American Swedish Institute
Both a museum and a cultural center, the American Swedish Institute is actually housed in two buildings. The historic and castlelike Turnblad Mansion, with its fairy-tale turrets and stone facade, is filled with stained glass, rich handcarved woodwork and some 11 handcrafted Swedish tile stoves. “It’s just beautiful, an amazing place,” says Kirk Williams, concierge at the Hyatt Regency Minneapolis. The adjacent 34,000-square-foot Nelson Cultural Center offers a cafe and a variety of classes, exhibitions and experiences, all with links to Sweden. The mansion is especially popular when it’s decorated for the holidays, and the annual St. Lucia festival is a big draw.

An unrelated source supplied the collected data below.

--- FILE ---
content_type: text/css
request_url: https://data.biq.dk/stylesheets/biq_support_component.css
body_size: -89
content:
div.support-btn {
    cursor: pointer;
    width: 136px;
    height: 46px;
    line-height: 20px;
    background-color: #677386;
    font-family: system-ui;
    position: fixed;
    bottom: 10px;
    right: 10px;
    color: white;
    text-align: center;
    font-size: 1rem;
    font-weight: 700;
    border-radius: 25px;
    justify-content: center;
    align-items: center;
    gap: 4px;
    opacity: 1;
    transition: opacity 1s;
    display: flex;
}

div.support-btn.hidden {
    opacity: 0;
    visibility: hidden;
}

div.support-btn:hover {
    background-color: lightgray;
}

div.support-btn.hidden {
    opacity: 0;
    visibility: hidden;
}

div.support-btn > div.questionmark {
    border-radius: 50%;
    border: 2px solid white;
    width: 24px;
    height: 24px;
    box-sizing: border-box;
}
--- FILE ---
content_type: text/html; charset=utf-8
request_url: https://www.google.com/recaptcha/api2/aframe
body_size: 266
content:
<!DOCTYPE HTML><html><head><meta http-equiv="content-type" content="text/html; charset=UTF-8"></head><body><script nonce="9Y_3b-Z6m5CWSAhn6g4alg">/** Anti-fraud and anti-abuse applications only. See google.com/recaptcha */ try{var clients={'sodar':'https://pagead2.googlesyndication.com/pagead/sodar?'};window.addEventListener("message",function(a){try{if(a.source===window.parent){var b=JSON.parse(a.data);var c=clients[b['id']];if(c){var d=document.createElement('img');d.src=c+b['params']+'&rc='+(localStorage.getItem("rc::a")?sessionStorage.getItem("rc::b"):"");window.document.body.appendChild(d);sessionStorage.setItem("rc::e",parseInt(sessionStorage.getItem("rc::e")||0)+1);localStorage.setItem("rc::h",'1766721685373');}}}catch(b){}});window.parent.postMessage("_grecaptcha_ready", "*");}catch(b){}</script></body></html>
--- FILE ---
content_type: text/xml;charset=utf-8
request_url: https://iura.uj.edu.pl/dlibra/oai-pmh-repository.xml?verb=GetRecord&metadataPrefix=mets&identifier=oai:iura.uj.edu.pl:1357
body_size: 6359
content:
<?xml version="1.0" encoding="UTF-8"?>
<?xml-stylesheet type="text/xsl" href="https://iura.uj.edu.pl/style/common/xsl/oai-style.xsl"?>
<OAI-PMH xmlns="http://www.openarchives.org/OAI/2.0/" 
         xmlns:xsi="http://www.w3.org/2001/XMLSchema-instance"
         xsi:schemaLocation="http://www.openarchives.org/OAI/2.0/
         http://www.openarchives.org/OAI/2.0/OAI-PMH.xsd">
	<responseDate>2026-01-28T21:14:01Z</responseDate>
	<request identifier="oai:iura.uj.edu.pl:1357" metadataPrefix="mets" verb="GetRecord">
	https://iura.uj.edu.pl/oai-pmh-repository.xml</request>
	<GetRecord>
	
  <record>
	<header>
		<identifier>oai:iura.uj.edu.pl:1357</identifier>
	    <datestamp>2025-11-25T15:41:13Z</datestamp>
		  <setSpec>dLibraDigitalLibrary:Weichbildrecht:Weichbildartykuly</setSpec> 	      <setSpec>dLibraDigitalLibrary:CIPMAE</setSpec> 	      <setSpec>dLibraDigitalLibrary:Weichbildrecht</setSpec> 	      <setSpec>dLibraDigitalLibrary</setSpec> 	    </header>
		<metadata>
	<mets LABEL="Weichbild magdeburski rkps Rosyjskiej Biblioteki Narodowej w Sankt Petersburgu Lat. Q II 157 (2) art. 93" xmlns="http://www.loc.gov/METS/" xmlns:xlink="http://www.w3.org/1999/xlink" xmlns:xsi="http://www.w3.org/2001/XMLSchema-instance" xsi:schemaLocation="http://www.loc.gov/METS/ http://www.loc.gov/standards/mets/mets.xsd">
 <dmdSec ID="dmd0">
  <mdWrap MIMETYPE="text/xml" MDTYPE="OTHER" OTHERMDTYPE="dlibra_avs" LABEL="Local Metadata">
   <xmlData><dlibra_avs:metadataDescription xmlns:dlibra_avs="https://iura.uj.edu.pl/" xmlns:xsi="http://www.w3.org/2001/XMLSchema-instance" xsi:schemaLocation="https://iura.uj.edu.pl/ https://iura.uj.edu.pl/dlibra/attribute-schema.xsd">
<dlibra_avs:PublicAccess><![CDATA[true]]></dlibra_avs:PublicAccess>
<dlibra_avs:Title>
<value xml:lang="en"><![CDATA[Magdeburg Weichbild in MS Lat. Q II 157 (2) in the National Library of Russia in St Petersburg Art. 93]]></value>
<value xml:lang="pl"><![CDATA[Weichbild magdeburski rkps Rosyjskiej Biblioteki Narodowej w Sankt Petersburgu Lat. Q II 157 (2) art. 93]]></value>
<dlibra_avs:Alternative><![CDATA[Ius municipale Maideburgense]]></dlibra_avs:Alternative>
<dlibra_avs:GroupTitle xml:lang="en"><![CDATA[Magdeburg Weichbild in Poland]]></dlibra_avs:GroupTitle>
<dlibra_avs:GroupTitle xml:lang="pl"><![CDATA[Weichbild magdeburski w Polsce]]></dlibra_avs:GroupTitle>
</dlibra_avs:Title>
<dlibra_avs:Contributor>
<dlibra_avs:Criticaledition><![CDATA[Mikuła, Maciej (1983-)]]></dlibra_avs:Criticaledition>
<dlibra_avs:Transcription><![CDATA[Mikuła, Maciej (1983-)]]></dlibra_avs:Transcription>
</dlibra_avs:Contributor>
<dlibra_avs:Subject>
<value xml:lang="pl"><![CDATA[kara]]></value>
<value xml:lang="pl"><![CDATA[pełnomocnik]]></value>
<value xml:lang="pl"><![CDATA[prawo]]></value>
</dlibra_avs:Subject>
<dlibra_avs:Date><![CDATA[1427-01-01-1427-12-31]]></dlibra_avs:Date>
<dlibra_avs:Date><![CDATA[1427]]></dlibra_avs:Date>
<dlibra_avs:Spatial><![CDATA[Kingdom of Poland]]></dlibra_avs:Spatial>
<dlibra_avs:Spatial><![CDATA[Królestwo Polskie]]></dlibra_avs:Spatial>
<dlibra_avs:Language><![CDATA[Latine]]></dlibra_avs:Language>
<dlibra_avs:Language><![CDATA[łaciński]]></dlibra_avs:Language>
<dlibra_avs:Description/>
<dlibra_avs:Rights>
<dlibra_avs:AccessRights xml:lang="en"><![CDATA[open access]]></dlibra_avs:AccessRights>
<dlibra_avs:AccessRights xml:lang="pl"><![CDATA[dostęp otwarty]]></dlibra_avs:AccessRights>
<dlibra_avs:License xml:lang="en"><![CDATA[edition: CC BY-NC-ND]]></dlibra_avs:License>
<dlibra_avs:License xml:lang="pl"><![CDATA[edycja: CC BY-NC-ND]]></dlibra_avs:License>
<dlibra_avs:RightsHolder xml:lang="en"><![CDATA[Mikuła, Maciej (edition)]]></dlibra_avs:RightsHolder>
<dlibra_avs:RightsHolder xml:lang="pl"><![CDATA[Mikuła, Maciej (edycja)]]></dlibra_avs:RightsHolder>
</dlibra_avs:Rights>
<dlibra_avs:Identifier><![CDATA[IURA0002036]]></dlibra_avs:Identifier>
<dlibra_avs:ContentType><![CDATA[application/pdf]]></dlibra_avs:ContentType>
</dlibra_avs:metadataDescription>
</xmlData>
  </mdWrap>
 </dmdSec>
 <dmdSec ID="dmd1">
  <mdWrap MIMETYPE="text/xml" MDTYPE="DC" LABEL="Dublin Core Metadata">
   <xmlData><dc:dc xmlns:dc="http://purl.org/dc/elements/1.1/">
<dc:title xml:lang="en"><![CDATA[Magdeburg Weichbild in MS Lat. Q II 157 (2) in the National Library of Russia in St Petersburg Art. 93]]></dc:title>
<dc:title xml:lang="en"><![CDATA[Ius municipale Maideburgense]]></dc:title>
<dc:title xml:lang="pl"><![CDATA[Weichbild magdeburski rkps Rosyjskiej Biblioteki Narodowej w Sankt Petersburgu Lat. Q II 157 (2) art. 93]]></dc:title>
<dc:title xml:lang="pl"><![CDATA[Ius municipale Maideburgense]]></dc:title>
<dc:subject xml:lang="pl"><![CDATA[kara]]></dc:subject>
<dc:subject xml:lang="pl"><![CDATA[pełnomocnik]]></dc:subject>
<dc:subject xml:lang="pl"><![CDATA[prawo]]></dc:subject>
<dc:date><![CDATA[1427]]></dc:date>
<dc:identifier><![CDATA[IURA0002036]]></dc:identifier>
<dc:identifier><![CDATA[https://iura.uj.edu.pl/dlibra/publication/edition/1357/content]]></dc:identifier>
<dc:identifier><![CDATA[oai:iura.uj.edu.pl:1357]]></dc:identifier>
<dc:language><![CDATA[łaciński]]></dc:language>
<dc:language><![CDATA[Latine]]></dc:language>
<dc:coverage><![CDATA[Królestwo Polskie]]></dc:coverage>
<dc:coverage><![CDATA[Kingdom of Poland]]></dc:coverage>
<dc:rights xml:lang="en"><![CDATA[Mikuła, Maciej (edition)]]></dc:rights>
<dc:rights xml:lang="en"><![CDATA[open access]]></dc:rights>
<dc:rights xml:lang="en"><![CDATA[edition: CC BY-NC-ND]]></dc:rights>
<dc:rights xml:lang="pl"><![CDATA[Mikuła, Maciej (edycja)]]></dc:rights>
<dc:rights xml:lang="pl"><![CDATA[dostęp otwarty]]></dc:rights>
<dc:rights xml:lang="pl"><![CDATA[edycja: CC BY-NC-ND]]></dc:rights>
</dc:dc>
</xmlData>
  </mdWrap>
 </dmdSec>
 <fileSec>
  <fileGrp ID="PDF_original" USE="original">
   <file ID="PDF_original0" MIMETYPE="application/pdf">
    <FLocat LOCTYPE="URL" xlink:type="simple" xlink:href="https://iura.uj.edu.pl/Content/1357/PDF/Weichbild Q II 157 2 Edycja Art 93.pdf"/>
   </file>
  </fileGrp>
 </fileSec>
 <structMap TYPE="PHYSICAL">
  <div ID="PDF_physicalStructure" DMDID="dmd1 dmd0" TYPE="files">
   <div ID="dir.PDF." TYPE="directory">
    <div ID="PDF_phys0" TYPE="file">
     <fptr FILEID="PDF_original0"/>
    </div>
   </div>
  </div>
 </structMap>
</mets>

Admission is $10 for adults, and $5 for children 6 to 18 and full-time students with an ID. It’s open Tuesday through Saturday from 10 a.m. to 5 p.m., with later hours on Wednesday, as well as Sunday from noon to 5 p.m.
Weisman Art Museum
Designed by famed architect Frank O. Gehry, this teaching museum for the University of Minnesota is interesting for many reasons, Montag says. But most often, she says, “it gets a lot of attention from people who just want to see the outside of the building.” Indeed, the stunning piece of stainless steel and brick architecture is a work of art itself, and truly striking to behold at sunset. Located near the Mississippi River, the Weisman Art Museum has a diverse collection that features more than 25,000 works of art, including ceramics, Korean furniture and contemporary artwork – with special exhibitions and programs scheduled throughout the year.
Admission is free. Hours are Tuesday, Thursday and Friday from 10 a.m. to 5 p.m.; Wednesday from 10 a.m. to 8 p.m.; and weekends from 11 a.m. to 5 p.m. It’s closed Monday.
Science Museum of Minnesota
Overlooking the riverfront in downtown St. Paul, the Science Museum of Minnesota has been turning on visitors to scientific wonders for more than 100 years. With “lots of interactive exhibits and a theater that plays awesome films, it’s just a really cool place,” says Conor Casey, concierge at the Loews Minneapolis Hotel. All ages love snapping a selfie in front of an enormous triceratops skeleton in the Dinosaur and Fossils Gallery, and examining their own cells in the Human Body Gallery. Visitors can create waves, tornadoes and other natural phenomena in the Experiment Gallery.
Admission is $18.95 for adults and $12.95 for children 4 to 12. Museum hours are Sunday through Wednesday from 9:30 a.m. to 5 p.m. and Thursday through Saturday from 9:30 a.m. to 9 p.m.